Watch CBS News

U.S. Airstrike Kills 17 In Iraq

A U.S. airstrike on the volatile city of Fallujah late Wednesday killed 17 people, including three children, hospital officials and witnesses said. The U.S. military said the strike hit a reputed safehouse used by followers of Jordanian militant Abu Musab al-Zarqawi.

Witnesses said the strike hit a residential house in the southern neighborhood of al-Jubail. Residents scrambled to pull bodies, many disfigured from the blast, out of the rubble.

Ambulances and civilian cars transferred the dead and wounded to the hospital.

U.S. forces have repeatedly carried out airstrikes in Fallujah, west of Baghdad, since Marines pulled back after a three-week siege of the city in April aimed at rooting out Sunni Muslim insurgents.

The U.S. military said in a statement that the strike late Wednesday was a precision attack on a safehouse used by al-Zarqawi's militants.

### DATA EXTRACT
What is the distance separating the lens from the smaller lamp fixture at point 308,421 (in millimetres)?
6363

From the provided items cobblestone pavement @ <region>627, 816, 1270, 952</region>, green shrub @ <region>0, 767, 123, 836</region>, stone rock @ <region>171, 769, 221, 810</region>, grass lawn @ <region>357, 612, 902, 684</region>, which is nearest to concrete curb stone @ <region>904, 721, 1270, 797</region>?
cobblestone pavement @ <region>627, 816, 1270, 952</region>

### EXERCISE TASKS
1. In the Fallujah airstrike report, which neighborhood did witnesses say the strike hit?
2. Write out the stretch of the Fallujah airstrike report from "Ambulances and civilian" through "Sunni Muslim insurgents.".
The listing isn't needed here.

### RESULTS BY TASK
1. The southern neighborhood of al-Jubail.

2.
Ambulances and civilian cars transferred the dead and wounded to the hospital.

U.S. forces have repeatedly carried out airstrikes in Fallujah, west of Baghdad, since Marines pulled back after a three-week siege of the city in April aimed at rooting out Sunni Muslim insurgents.